[Rows of spatial question data]
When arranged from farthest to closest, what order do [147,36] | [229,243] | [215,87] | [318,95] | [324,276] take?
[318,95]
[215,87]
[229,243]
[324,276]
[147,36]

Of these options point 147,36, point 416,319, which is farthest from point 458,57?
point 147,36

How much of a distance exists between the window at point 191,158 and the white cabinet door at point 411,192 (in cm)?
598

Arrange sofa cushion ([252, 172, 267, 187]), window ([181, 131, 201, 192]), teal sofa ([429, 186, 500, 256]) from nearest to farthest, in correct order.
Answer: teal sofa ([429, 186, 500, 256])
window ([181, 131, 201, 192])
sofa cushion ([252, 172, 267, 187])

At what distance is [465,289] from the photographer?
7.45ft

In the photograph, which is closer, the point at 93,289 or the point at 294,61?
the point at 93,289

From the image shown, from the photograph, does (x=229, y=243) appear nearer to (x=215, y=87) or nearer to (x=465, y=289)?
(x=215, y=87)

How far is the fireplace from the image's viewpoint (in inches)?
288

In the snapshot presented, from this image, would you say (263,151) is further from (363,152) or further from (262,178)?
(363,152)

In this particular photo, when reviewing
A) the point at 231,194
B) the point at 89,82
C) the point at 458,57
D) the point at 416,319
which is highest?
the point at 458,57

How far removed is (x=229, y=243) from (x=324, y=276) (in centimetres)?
--
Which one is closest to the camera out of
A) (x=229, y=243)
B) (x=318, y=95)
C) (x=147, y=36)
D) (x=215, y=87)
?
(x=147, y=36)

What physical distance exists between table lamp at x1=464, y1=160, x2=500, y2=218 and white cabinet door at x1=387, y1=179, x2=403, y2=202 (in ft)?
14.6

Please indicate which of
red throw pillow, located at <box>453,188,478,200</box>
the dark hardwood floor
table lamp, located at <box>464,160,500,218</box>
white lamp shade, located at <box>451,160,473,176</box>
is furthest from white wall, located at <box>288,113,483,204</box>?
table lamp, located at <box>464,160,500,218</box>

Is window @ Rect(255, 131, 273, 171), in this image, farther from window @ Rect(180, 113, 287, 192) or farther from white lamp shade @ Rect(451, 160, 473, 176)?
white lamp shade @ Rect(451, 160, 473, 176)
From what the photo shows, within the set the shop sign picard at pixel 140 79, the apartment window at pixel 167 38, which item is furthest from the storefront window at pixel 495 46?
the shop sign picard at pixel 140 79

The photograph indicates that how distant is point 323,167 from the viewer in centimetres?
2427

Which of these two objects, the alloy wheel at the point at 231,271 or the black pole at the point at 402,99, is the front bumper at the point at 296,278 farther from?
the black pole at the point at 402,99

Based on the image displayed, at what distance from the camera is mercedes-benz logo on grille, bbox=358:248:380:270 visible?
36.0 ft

To be done =>
Count the lines in the entries above that contain the word "this", and give only the number.

Full response =>
3